Reputation: 459
I am new to keras and have read blog posts about deep learning classification using keras but, even after reading a lot of them, I am unable to figure out how each of them have calculated the parameter value of first dense layer just after flatten layer in their code. for example:
from keras.models import Sequential
from keras.layers import Dense, Conv2D, MaxPooling2D, Dropout, Flatten
def createModel():
model = Sequential()
model.add(Conv2D(32, (3, 3), padding='same', activation='relu',input_shape=input_shape))
model.add(Conv2D(32, (3, 3), activation='relu'))
model.add(MaxPooling2D(pool_size=(2, 2)))
model.add(Dropout(0.25))
model.add(Conv2D(64, (3, 3), padding='same', activation='relu'))
model.add(Conv2D(64, (3, 3), activation='relu'))
model.add(MaxPooling2D(pool_size=(2, 2)))
model.add(Dropout(0.25))
model.add(Conv2D(64, (3, 3), padding='same', activation='relu'))
model.add(Conv2D(64, (3, 3), activation='relu'))
model.add(MaxPooling2D(pool_size=(2, 2)))
model.add(Dropout(0.25))
model.add(Flatten())
model.add(Dense(512, activation='relu'))
model.add(Dropout(0.5))
model.add(Dense(nClasses, activation='softmax'))
My doubts:
If I put too large a value, like in my code below, going by the logic I multiplied my flatten parameter 86400 by 2 i.e. 172800, I get the following error:
model = Sequential()
model.add(Conv2D(32, (3, 3),input_shape=input_shape))
model.add(Activation('relu'))
model.add(MaxPooling2D(pool_size=(2, 2)))
model.add(Dropout(0.25))
model.add(Conv2D(64, (3, 3) ))
model.add(Activation('relu'))
model.add(MaxPooling2D(pool_size=(2, 2)))
model.add(Dropout(0.25))
model.add(Conv2D(96, (3, 3)))
model.add(Activation('relu'))
model.add(MaxPooling2D(pool_size=(2, 2)))
model.add(Dropout(0.25))
model.add(Flatten())
> model.add(Dense(172800))
model.add(Activation('relu'))
model.add(Dropout(0.5))
model.add(Dense(4))
model.add(Activation('softmax'))
model.summary()
ValueError: rng_mrg cpu-implementation does not support more than (2**31 -1) samples
HINT: Re-running with most Theano optimization disabled could give you a back-trace of when this node was created.

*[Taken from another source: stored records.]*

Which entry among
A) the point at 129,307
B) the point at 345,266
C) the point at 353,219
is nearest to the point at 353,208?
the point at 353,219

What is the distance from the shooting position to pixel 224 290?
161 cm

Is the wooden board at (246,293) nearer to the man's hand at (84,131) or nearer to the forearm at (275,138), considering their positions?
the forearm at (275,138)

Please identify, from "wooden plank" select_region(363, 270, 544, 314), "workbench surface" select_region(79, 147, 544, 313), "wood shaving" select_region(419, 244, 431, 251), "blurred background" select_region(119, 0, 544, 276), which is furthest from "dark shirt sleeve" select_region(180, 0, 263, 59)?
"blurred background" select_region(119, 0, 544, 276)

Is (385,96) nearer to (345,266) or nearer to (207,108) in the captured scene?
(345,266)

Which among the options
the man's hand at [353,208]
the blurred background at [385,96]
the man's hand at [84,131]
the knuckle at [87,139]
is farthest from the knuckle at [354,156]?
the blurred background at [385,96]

This can be done with by setting the Theano flag 'optimizer=fast_compile'. If that does not work, Theano optimizations can be disabled with 'optimizer=None'. HINT: Use the Theano flag 'exception_verbosity=high' for a debugprint and storage map footprint of this apply node.

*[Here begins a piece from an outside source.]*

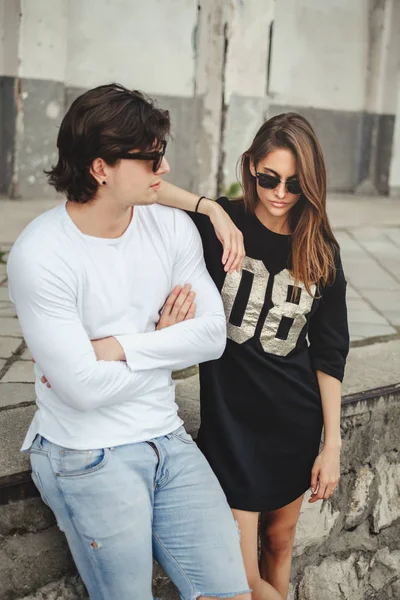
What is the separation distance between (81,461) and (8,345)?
74.2 inches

This is my summary of the model without first dense layer
Layer (type) Output Shape Param #
=================================================================
conv2d_4 (Conv2D) (None, 254, 254, 32) 896
_________________________________________________________________
activation_4 (Activation) (None, 254, 254, 32) 0
_________________________________________________________________
max_pooling2d_4 (MaxPooling2 (None, 127, 127, 32) 0
_________________________________________________________________
dropout_4 (Dropout) (None, 127, 127, 32) 0
_________________________________________________________________
conv2d_5 (Conv2D) (None, 125, 125, 64) 18496
_________________________________________________________________
activation_5 (Activation) (None, 125, 125, 64) 0
_________________________________________________________________
max_pooling2d_5 (MaxPooling2 (None, 62, 62, 64) 0
_________________________________________________________________
dropout_5 (Dropout) (None, 62, 62, 64) 0
_________________________________________________________________
conv2d_6 (Conv2D) (None, 60, 60, 96) 55392
_________________________________________________________________
activation_6 (Activation) (None, 60, 60, 96) 0
_________________________________________________________________
max_pooling2d_6 (MaxPooling2 (None, 30, 30, 96) 0
_________________________________________________________________
dropout_6 (Dropout) (None, 30, 30, 96) 0
_________________________________________________________________
flatten_2 (Flatten) (None, 86400) 0
_________________________________________________________________
activation_7 (Activation) (None, 86400) 0
_________________________________________________________________
dropout_7 (Dropout) (None, 86400) 0
_________________________________________________________________
dense_2 (Dense) (None, 4) 345604
_________________________________________________________________
activation_8 (Activation) (None, 4) 0
Total params: 420,388
Trainable params: 420,388
Non-trainable params: 0
When I eliminate this layer altogether, my code works or even if I put smaller value, my code still works but, I don't want to blindly set parameters without knowing the reason.
Upvotes: 1
Views: 2846
Reputation: 2533
Many design decisions in Deep Learning come down to pragmatic rules that seem to work fairly well after trying different options.
The size of the second to last Dense layer is one of those examples. By giving a network more depth (more layers) and/or making it wider (more channels), we increase the theoretical learning capacity of the model. However, simply giving a network 10000 Dense layers with 172800 channels will likely not improve performance or even work at all.
In theory, 512 is completely arbitrary. In practice, it's inside the scope of sizes I have seen in other architectures. I understand your decision to connect the number of input units to the number of output units with a rate of 2. While it's entirely possible that this is the greatest idea in Deep Learning anyone has ever come up with, I commonly see examples where the size of the second to last dense layer is connected to the number of output classes in the final layer.
So as a rule of thumb, you could try to play with these rates of 2x to 4x and see where it gets you. The layer you tried to create would have had 15 billion parameters. That alone is roughly 100 times larger than the biggest architectures I have seen.
At this point I would like to stop guessing further recommendations, because it is dependent on so many factors.
Upvotes: 2